### [WHAT TO DO]
Every entry in the following data should be output exactly.
(RECORDS FOR THE TASK)
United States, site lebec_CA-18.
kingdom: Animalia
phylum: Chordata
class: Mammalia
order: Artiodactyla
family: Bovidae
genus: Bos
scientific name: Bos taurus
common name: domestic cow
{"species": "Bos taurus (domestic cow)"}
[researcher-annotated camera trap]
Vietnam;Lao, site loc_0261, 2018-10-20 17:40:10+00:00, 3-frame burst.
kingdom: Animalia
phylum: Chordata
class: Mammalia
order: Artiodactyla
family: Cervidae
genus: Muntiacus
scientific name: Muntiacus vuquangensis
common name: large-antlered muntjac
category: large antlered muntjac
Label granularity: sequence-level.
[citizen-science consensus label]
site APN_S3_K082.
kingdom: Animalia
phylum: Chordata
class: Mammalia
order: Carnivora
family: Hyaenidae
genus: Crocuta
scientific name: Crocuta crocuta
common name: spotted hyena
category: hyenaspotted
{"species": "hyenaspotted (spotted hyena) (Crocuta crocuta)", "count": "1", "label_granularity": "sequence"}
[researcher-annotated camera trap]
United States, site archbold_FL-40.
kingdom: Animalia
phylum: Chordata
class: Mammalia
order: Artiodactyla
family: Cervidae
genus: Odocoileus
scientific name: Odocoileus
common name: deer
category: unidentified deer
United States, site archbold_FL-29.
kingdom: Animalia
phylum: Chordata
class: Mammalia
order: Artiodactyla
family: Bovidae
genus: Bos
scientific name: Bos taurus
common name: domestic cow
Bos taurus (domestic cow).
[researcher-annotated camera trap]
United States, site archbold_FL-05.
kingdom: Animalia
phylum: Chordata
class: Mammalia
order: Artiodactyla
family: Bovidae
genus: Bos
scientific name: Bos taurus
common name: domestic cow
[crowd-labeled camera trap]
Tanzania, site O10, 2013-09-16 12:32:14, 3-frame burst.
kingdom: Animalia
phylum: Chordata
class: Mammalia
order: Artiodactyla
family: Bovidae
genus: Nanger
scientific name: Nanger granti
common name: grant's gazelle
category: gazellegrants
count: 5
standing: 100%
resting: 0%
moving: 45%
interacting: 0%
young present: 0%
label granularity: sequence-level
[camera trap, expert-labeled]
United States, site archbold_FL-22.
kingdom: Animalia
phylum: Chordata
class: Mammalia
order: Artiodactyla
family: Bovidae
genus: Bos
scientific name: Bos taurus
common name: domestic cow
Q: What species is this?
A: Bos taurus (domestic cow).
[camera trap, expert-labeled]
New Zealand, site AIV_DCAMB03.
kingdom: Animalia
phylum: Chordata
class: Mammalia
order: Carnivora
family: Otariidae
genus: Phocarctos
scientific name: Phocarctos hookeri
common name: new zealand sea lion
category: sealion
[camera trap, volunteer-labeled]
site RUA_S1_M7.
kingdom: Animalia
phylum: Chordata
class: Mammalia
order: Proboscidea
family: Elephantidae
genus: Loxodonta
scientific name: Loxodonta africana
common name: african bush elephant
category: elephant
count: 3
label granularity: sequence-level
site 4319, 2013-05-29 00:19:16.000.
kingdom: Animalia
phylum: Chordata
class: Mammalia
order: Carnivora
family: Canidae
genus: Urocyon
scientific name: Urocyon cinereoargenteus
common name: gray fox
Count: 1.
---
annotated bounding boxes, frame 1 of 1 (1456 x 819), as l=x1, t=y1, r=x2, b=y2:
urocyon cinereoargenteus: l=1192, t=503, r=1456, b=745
(End RECORDS FOR THE TASK)
### [ANSWER TO THIS PROBLEM]
United States, site lebec_CA-18.
kingdom: Animalia
phylum: Chordata
class: Mammalia
order: Artiodactyla
family: Bovidae
genus: Bos
scientific name: Bos taurus
common name: domestic cow
{"species": "Bos taurus (domestic cow)"}
[researcher-annotated camera trap]
Vietnam;Lao, site loc_0261, 2018-10-20 17:40:10+00:00, 3-frame burst.
kingdom: Animalia
phylum: Chordata
class: Mammalia
order: Artiodactyla
family: Cervidae
genus: Muntiacus
scientific name: Muntiacus vuquangensis
common name: large-antlered muntjac
category: large antlered muntjac
Label granularity: sequence-level.
[citizen-science consensus label]
site APN_S3_K082.
kingdom: Animalia
phylum: Chordata
class: Mammalia
order: Carnivora
family: Hyaenidae
genus: Crocuta
scientific name: Crocuta crocuta
common name: spotted hyena
category: hyenaspotted
{"species": "hyenaspotted (spotted hyena) (Crocuta crocuta)", "count": "1", "label_granularity": "sequence"}
[researcher-annotated camera trap]
United States, site archbold_FL-40.
kingdom: Animalia
phylum: Chordata
class: Mammalia
order: Artiodactyla
family: Cervidae
genus: Odocoileus
scientific name: Odocoileus
common name: deer
category: unidentified deer
United States, site archbold_FL-29.
kingdom: Animalia
phylum: Chordata
class: Mammalia
order: Artiodactyla
family: Bovidae
genus: Bos
scientific name: Bos taurus
common name: domestic cow
Bos taurus (domestic cow).
[researcher-annotated camera trap]
United States, site archbold_FL-05.
kingdom: Animalia
phylum: Chordata
class: Mammalia
order: Artiodactyla
family: Bovidae
genus: Bos
scientific name: Bos taurus
common name: domestic cow
[crowd-labeled camera trap]
Tanzania, site O10, 2013-09-16 12:32:14, 3-frame burst.
kingdom: Animalia
phylum: Chordata
class: Mammalia
order: Artiodactyla
family: Bovidae
genus: Nanger
scientific name: Nanger granti
common name: grant's gazelle
category: gazellegrants
count: 5
standing: 100%
resting: 0%
moving: 45%
interacting: 0%
young present: 0%
label granularity: sequence-level
[camera trap, expert-labeled]
United States, site archbold_FL-22.
kingdom: Animalia
phylum: Chordata
class: Mammalia
order: Artiodactyla
family: Bovidae
genus: Bos
scientific name: Bos taurus
common name: domestic cow
Q: What species is this?
A: Bos taurus (domestic cow).
[camera trap, expert-labeled]
New Zealand, site AIV_DCAMB03.
kingdom: Animalia
phylum: Chordata
class: Mammalia
order: Carnivora
family: Otariidae
genus: Phocarctos
scientific name: Phocarctos hookeri
common name: new zealand sea lion
category: sealion
[camera trap, volunteer-labeled]
site RUA_S1_M7.
kingdom: Animalia
phylum: Chordata
class: Mammalia
order: Proboscidea
family: Elephantidae
genus: Loxodonta
scientific name: Loxodonta africana
common name: african bush elephant
category: elephant
count: 3
label granularity: sequence-level
site 4319, 2013-05-29 00:19:16.000.
kingdom: Animalia
phylum: Chordata
class: Mammalia
order: Carnivora
family: Canidae
genus: Urocyon
scientific name: Urocyon cinereoargenteus
common name: gray fox
Count: 1.
---
annotated bounding boxes, frame 1 of 1 (1456 x 819), as l=x1, t=y1, r=x2, b=y2:
urocyon cinereoargenteus: l=1192, t=503, r=1456, b=745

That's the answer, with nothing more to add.